* [Text passage]:
----------------
Within
the collective Romantic conscience – as within the human conscience – there is
a keen awareness of death; one finds this manifest in many poems of the era,
among them Byron's “Prometheus,” Coleridge's “The Rime of the Ancient Mariner,”
and Keats's “Ode to a Nightingale.” While these three poems touch on the theme
in varying degrees of subtlety, one finds in all three alike the uniquely
Romantic association of death with poetry. At the heart of each poem is a poet-figure
who experiences or has experienced death and continues to desire it or cannot
help but to be drawn to it. Within that symbolic attraction to death is the
Romantic longing to transcend material life and its condition of suffering. As
the three poems demonstrate, poetry functions as death in life, allowing the
poet to escape his earthly existence. Necessarily, however, the transcendence
akin to death, through poetry, is temporary, because the poet – being alive,
though drawn toward death – exists on the threshold between the two.
“Prometheus,” “The Rime of the Ancient Mariner,” and “Ode to a Nightingale”
suggest, ultimately, that the poet's art depends on his or her existence upon
the threshold between life and death, waking and sleeping, mortality and
immortality; it is within that liminal space that poetry is generated.
----------------
* [What you will do]:
[1] Which three poems does the passage on Romantic poetry and death name?
[2] Extend the passage on Romantic poetry and death, picking up right after its final sentence.

* [Dataset extract]:
----------------
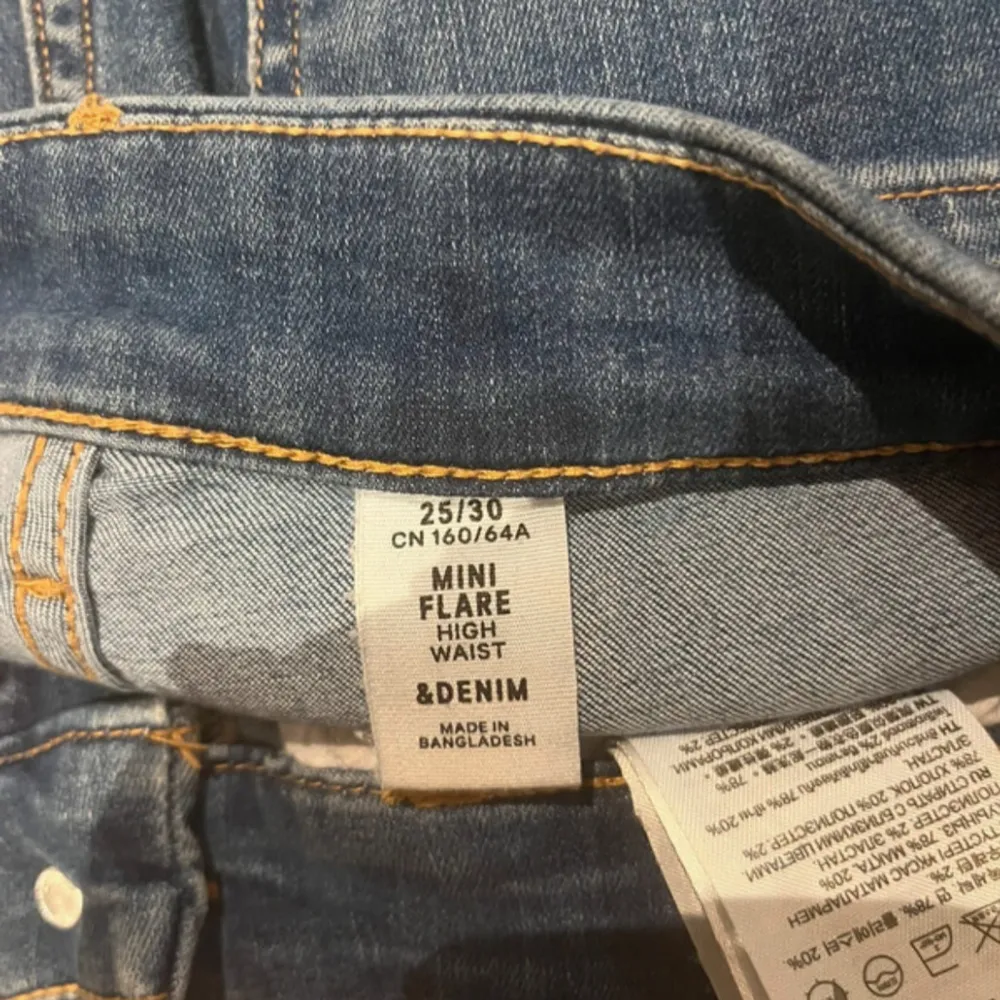 Snygga blå flare jeans med mellan hög midja. Byxorna har slitna detaljer på knäna. I storlek 25/30 från Kappahl🩷strechigt material!. Farkut & Housut.
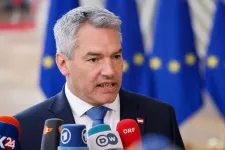 Az osztrák kancellár DNS-tesztekkel szorítaná vissza a bevándorlást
----------------
* [Answer set]:
[1] Byron's "Prometheus," Coleridge's "The Rime of the Ancient Mariner," and Keats's "Ode to a Nightingale."

[2]
Each
of these poems revolves around a central character who is representative of the
poet-figure. This is clearest in “The Rime of the
Ancient Mariner,” where the mariner of the title has the characteristic quality
of a poet: “strange power of speech” (587). Like a bard, he wanders “from land
to land” (586), sharing his story. Early in the poem, the wedding guest
describes him as a “loon” (11), but the mariner's madness – the
“agony.../[wherein the] heart within [him] burns” (583-585) –, as indicated by
the fact that it always precedes an instance of storytelling, is, indeed,
creative genius, “a poet's extacy” (Scott 90), as Sir Walter Scott elsewhere
calls it. The mariner is, then, quite clearly a poet-figure. The poet-figure of
Keats's poem is equally clear as being the speaker himself, not least because
of the indicative, intimate first-person narrative. (Of course, one must be
wary when claiming that the speaker of a poem is the poet him- or herself, but
in works of the Romantic era – a period which saw the development and
popularity of the personal, lyric genre – it is, arguably, safe for one to
assume, excepting obvious reasons for doubt, that the persona and the poet are
aligned.) Further proof that the speaker of “Ode to a Nightingale” is indeed a
poet is the fact that the character successfully makes use of “the viewless
wings of Poesy” (33). The speaker, then,
must be a poet, or at least capable of poetry. Prometheus, though more subtly,
also represents a poet, particularly in his role as both an outsider and an
insider to humankind. In Wordsworth's “Preface to Lyrical Ballads,”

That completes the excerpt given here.